[Problem statement]
Omit any picture, and return the remaining data exactly as written.

[Items]
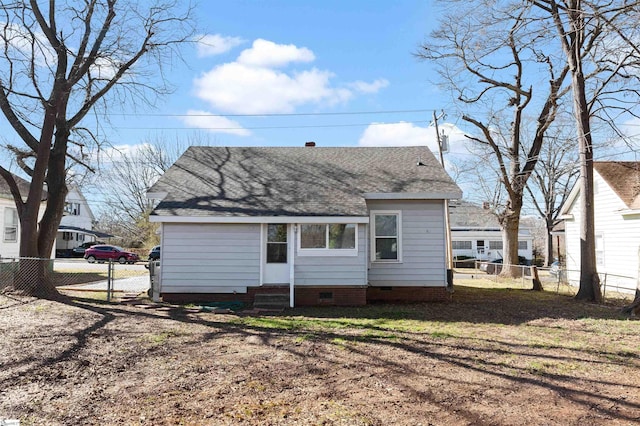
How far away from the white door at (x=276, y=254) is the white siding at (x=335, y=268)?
41 cm

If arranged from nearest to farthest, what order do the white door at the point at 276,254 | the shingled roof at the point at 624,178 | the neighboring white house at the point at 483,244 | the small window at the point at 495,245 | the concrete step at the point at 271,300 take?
the concrete step at the point at 271,300 < the white door at the point at 276,254 < the shingled roof at the point at 624,178 < the neighboring white house at the point at 483,244 < the small window at the point at 495,245

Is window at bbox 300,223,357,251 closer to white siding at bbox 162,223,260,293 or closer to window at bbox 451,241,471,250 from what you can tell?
white siding at bbox 162,223,260,293

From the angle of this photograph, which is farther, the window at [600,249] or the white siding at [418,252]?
the window at [600,249]

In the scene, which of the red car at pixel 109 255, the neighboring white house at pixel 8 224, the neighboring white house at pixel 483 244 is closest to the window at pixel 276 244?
the neighboring white house at pixel 8 224

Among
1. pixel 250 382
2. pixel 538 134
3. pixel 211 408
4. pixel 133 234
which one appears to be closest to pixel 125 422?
pixel 211 408

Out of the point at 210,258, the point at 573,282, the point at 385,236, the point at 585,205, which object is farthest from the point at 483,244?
the point at 210,258

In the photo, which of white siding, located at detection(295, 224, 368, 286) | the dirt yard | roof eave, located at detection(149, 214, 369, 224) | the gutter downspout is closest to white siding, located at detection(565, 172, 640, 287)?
the dirt yard

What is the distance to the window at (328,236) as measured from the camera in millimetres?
12109

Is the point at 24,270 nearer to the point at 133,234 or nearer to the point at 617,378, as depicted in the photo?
the point at 617,378

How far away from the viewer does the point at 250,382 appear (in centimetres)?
549

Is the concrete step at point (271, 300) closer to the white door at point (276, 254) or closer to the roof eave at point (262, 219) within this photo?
the white door at point (276, 254)

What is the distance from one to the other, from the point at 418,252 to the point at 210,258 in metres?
5.95

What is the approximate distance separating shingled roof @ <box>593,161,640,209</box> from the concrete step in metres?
13.7

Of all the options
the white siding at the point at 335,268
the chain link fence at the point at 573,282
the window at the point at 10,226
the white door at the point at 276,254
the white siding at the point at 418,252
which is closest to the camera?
the white siding at the point at 335,268
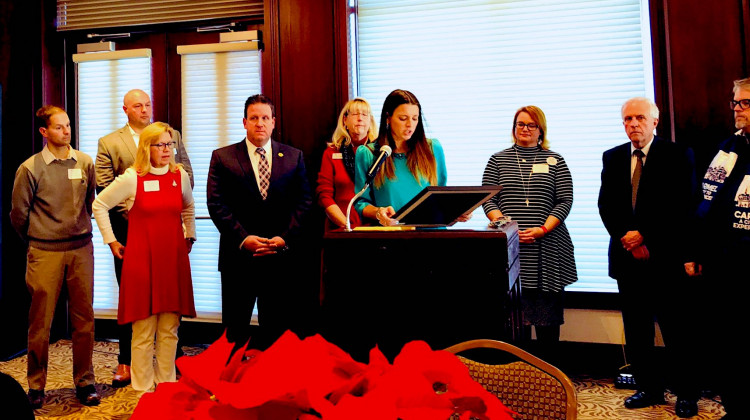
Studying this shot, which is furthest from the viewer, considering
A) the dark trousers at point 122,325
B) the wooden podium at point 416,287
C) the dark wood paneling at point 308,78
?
the dark wood paneling at point 308,78

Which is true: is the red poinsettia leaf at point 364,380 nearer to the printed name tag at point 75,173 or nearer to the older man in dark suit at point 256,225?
the older man in dark suit at point 256,225

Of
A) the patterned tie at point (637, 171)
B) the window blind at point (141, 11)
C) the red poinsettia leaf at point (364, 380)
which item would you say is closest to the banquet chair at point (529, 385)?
the red poinsettia leaf at point (364, 380)

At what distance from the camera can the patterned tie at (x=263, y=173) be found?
344cm

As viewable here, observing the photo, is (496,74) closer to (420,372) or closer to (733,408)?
(733,408)

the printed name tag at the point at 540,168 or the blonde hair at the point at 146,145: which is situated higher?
the blonde hair at the point at 146,145

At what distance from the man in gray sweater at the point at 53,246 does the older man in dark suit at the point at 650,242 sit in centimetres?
306

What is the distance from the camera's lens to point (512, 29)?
4.06 m

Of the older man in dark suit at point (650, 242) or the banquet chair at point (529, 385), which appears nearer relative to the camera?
the banquet chair at point (529, 385)

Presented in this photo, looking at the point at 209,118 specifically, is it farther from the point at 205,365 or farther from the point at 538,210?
the point at 205,365

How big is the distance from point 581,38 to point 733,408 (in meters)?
2.52

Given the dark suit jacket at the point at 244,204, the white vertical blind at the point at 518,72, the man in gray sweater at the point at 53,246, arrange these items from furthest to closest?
the white vertical blind at the point at 518,72 < the dark suit jacket at the point at 244,204 < the man in gray sweater at the point at 53,246

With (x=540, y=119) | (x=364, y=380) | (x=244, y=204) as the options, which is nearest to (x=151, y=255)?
(x=244, y=204)

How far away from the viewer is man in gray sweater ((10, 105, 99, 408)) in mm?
3266

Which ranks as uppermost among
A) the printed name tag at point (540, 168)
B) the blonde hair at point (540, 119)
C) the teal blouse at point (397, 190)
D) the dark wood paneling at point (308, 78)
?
the dark wood paneling at point (308, 78)
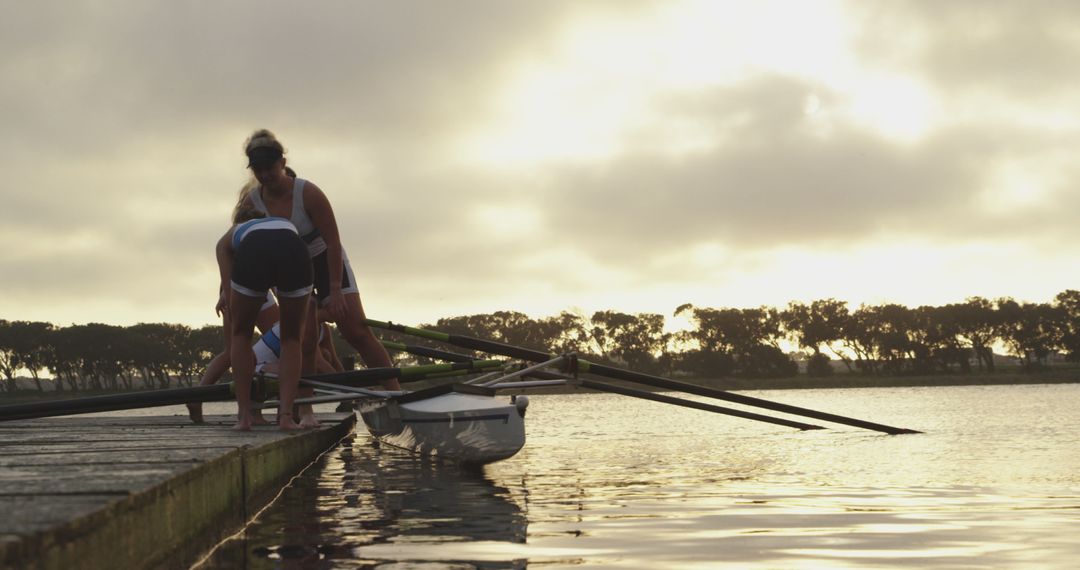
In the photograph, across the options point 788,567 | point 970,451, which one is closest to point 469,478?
point 788,567

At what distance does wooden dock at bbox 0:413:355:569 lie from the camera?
8.71 ft

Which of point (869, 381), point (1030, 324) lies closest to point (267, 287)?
point (869, 381)

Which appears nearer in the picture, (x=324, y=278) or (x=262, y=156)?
(x=262, y=156)

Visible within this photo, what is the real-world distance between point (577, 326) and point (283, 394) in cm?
10640

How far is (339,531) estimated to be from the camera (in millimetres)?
5664

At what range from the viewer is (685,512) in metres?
6.48

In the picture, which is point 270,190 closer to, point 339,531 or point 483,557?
point 339,531

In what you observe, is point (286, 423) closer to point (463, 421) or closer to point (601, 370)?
point (463, 421)

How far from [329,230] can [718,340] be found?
346ft

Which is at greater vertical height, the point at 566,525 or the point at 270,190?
the point at 270,190

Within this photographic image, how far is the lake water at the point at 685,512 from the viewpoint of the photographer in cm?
476

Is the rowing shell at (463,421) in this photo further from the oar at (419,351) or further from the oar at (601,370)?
the oar at (419,351)

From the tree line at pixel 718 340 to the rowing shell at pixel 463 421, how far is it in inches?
3228

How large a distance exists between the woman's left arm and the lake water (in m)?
1.67
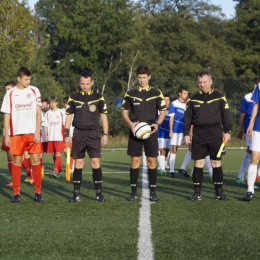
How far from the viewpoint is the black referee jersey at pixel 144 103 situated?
28.2ft

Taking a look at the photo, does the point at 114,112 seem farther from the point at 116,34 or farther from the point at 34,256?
the point at 116,34

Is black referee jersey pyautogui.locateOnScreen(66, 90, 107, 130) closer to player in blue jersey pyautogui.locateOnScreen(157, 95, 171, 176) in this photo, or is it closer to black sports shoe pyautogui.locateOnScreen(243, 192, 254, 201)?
black sports shoe pyautogui.locateOnScreen(243, 192, 254, 201)

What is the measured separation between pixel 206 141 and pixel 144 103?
1.07 meters

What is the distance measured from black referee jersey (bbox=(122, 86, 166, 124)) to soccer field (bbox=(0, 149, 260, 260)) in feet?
4.09

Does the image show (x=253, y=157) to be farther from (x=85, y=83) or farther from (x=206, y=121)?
(x=85, y=83)

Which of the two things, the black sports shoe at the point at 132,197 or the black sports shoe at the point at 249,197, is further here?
the black sports shoe at the point at 132,197

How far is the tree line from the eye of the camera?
3966 cm

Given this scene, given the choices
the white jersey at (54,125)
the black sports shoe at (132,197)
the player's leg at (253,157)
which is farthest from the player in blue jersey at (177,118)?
the player's leg at (253,157)

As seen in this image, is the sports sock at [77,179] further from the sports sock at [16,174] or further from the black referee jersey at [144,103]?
the black referee jersey at [144,103]

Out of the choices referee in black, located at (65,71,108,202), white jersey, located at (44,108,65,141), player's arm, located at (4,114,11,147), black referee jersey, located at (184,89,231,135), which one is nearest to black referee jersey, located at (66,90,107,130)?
referee in black, located at (65,71,108,202)

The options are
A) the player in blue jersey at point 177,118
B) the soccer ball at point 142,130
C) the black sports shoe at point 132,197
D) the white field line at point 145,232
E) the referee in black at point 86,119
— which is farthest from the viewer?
the player in blue jersey at point 177,118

[Reply to the task]
How far away from the white door at (x=276, y=254) is the white siding at (x=335, y=268)?
41 cm

If arranged from nearest to farthest, what order do the white door at the point at 276,254 | the shingled roof at the point at 624,178 | the neighboring white house at the point at 483,244 | the small window at the point at 495,245 | the concrete step at the point at 271,300 take?
the concrete step at the point at 271,300 < the white door at the point at 276,254 < the shingled roof at the point at 624,178 < the neighboring white house at the point at 483,244 < the small window at the point at 495,245

Is window at bbox 300,223,357,251 closer to white siding at bbox 162,223,260,293 or closer to window at bbox 451,241,471,250 from what you can tell?
white siding at bbox 162,223,260,293

From the angle of this photograph, which is farther, the window at [600,249] or the white siding at [418,252]?
the window at [600,249]

In the scene, which of the red car at pixel 109 255, the neighboring white house at pixel 8 224, the neighboring white house at pixel 483 244 is closest to the window at pixel 276 244?
the neighboring white house at pixel 8 224

Among
1. pixel 250 382
2. pixel 538 134
3. pixel 211 408
4. pixel 133 234
which one appears to be closest to pixel 125 422?
pixel 211 408

Out of the point at 210,258, the point at 573,282, the point at 385,236, the point at 585,205, which object is farthest from the point at 483,244?
the point at 210,258

In the photo, which of white siding, located at detection(295, 224, 368, 286) | the dirt yard | roof eave, located at detection(149, 214, 369, 224) | the gutter downspout is closest to white siding, located at detection(565, 172, 640, 287)?
the dirt yard

What is the distance to the window at (328,236) as measured from the camera in millimetres?
12109

Is the point at 24,270 nearer to the point at 133,234 or nearer to the point at 617,378, as depicted in the photo?
the point at 617,378

How far away from the viewer does the point at 250,382 appear (in centimetres)?
549

Is the concrete step at point (271, 300) closer to the white door at point (276, 254) or closer to the roof eave at point (262, 219) within this photo?
the white door at point (276, 254)

What is the distance from one to the other, from the point at 418,252 to the point at 210,258 in metres?
5.95

What is the approximate distance separating shingled roof @ <box>593,161,640,209</box> from the concrete step in metres?
13.7

Of all the options
the white siding at the point at 335,268
the chain link fence at the point at 573,282
the window at the point at 10,226
the white door at the point at 276,254
the white siding at the point at 418,252
which is closest to the camera?
the white siding at the point at 335,268
Studying this shot, which is furthest from the viewer, considering
A) the dark trousers at point 122,325
B) the wooden podium at point 416,287
C) the dark wood paneling at point 308,78
?
the dark wood paneling at point 308,78

Which is true: is the red poinsettia leaf at point 364,380 nearer to the printed name tag at point 75,173 or nearer to the older man in dark suit at point 256,225?
the older man in dark suit at point 256,225

Of
A) the patterned tie at point (637, 171)
B) the window blind at point (141, 11)
C) the red poinsettia leaf at point (364, 380)
which item would you say is closest to the banquet chair at point (529, 385)?
the red poinsettia leaf at point (364, 380)

At what distance from the camera can the patterned tie at (x=263, y=173) be found?
344cm

As viewable here, observing the photo, is (496,74) closer to (420,372) or closer to (733,408)?
(733,408)

the printed name tag at the point at 540,168 or the blonde hair at the point at 146,145: which is situated higher?
the blonde hair at the point at 146,145

At what distance from the man in gray sweater at the point at 53,246 does the older man in dark suit at the point at 650,242 sit in centimetres?
306

What is the distance from the camera's lens to point (512, 29)?
4.06 m

Of the older man in dark suit at point (650, 242) or the banquet chair at point (529, 385), which appears nearer relative to the camera?
the banquet chair at point (529, 385)

Presented in this photo, looking at the point at 209,118 specifically, is it farther from the point at 205,365 or farther from the point at 538,210?
the point at 205,365

How big is the distance from point 581,38 to point 733,408 (in meters)?
2.52

Given the dark suit jacket at the point at 244,204, the white vertical blind at the point at 518,72, the man in gray sweater at the point at 53,246, arrange these items from furthest to closest?
the white vertical blind at the point at 518,72 < the dark suit jacket at the point at 244,204 < the man in gray sweater at the point at 53,246

With (x=540, y=119) | (x=364, y=380) | (x=244, y=204) as the options, which is nearest to (x=151, y=255)?
(x=244, y=204)

How far away from the viewer is man in gray sweater ((10, 105, 99, 408)) in mm?
3266

Which ranks as uppermost among
A) the printed name tag at point (540, 168)
B) the blonde hair at point (540, 119)
C) the teal blouse at point (397, 190)
D) the dark wood paneling at point (308, 78)
?
the dark wood paneling at point (308, 78)
In the photograph, across the options point 788,567 | point 970,451, which one is closest to point 469,478?
point 788,567

At what distance does wooden dock at bbox 0:413:355:569 lie from the camera?
8.71 ft

Which of point (869, 381), point (1030, 324) lies closest to point (267, 287)?
point (869, 381)

Which appears nearer in the picture, (x=324, y=278) or (x=262, y=156)?
(x=262, y=156)

Visible within this photo, what is the real-world distance between point (577, 326) and point (283, 394) in cm?
10640

How far is (339,531) estimated to be from the camera (in millimetres)?
5664

At what range from the viewer is (685,512) in metres?
6.48

In the picture, which is point 270,190 closer to, point 339,531 or point 483,557?
point 339,531

In what you observe, is point (286, 423) closer to point (463, 421) or closer to point (601, 370)?
point (463, 421)

How far from [329,230] can [718,340] be found?
346ft

Which is at greater vertical height, the point at 566,525 or the point at 270,190?
the point at 270,190

Within this photographic image, how far is the lake water at the point at 685,512 from the viewpoint of the photographer in cm?
476

Is the rowing shell at (463,421) in this photo further from the oar at (419,351) or further from the oar at (601,370)?
the oar at (419,351)

From the tree line at pixel 718 340 to the rowing shell at pixel 463 421, how far is it in inches?
3228

How large a distance exists between the woman's left arm and the lake water (in m)?
1.67
How far from the viewpoint is the black referee jersey at pixel 144 103 situated?
28.2ft

Taking a look at the photo, does the point at 114,112 seem farther from the point at 116,34 or farther from the point at 34,256?
the point at 116,34

Is black referee jersey pyautogui.locateOnScreen(66, 90, 107, 130) closer to player in blue jersey pyautogui.locateOnScreen(157, 95, 171, 176) in this photo, or is it closer to black sports shoe pyautogui.locateOnScreen(243, 192, 254, 201)?
black sports shoe pyautogui.locateOnScreen(243, 192, 254, 201)

What is the measured separation between pixel 206 141 and pixel 144 103?
1.07 meters

What is the distance measured from black referee jersey (bbox=(122, 86, 166, 124)) to soccer field (bbox=(0, 149, 260, 260)) in feet?
4.09

Does the image show (x=253, y=157) to be farther from (x=85, y=83) or farther from (x=206, y=121)?
(x=85, y=83)

Which of the two things, the black sports shoe at the point at 132,197 or the black sports shoe at the point at 249,197, is further here?
the black sports shoe at the point at 132,197

How far is the tree line from the eye of the camera?
3966 cm

Given this scene, given the choices
the white jersey at (54,125)
the black sports shoe at (132,197)
the player's leg at (253,157)
which is farthest from the player in blue jersey at (177,118)?
the player's leg at (253,157)

As seen in this image, is the sports sock at [77,179] further from the sports sock at [16,174] or further from the black referee jersey at [144,103]?
the black referee jersey at [144,103]

Out of the choices referee in black, located at (65,71,108,202), white jersey, located at (44,108,65,141), player's arm, located at (4,114,11,147), black referee jersey, located at (184,89,231,135), which one is nearest to black referee jersey, located at (66,90,107,130)?
referee in black, located at (65,71,108,202)

The options are
A) the player in blue jersey at point 177,118
B) the soccer ball at point 142,130
C) the black sports shoe at point 132,197
D) the white field line at point 145,232
E) the referee in black at point 86,119
— which is farthest from the viewer?
the player in blue jersey at point 177,118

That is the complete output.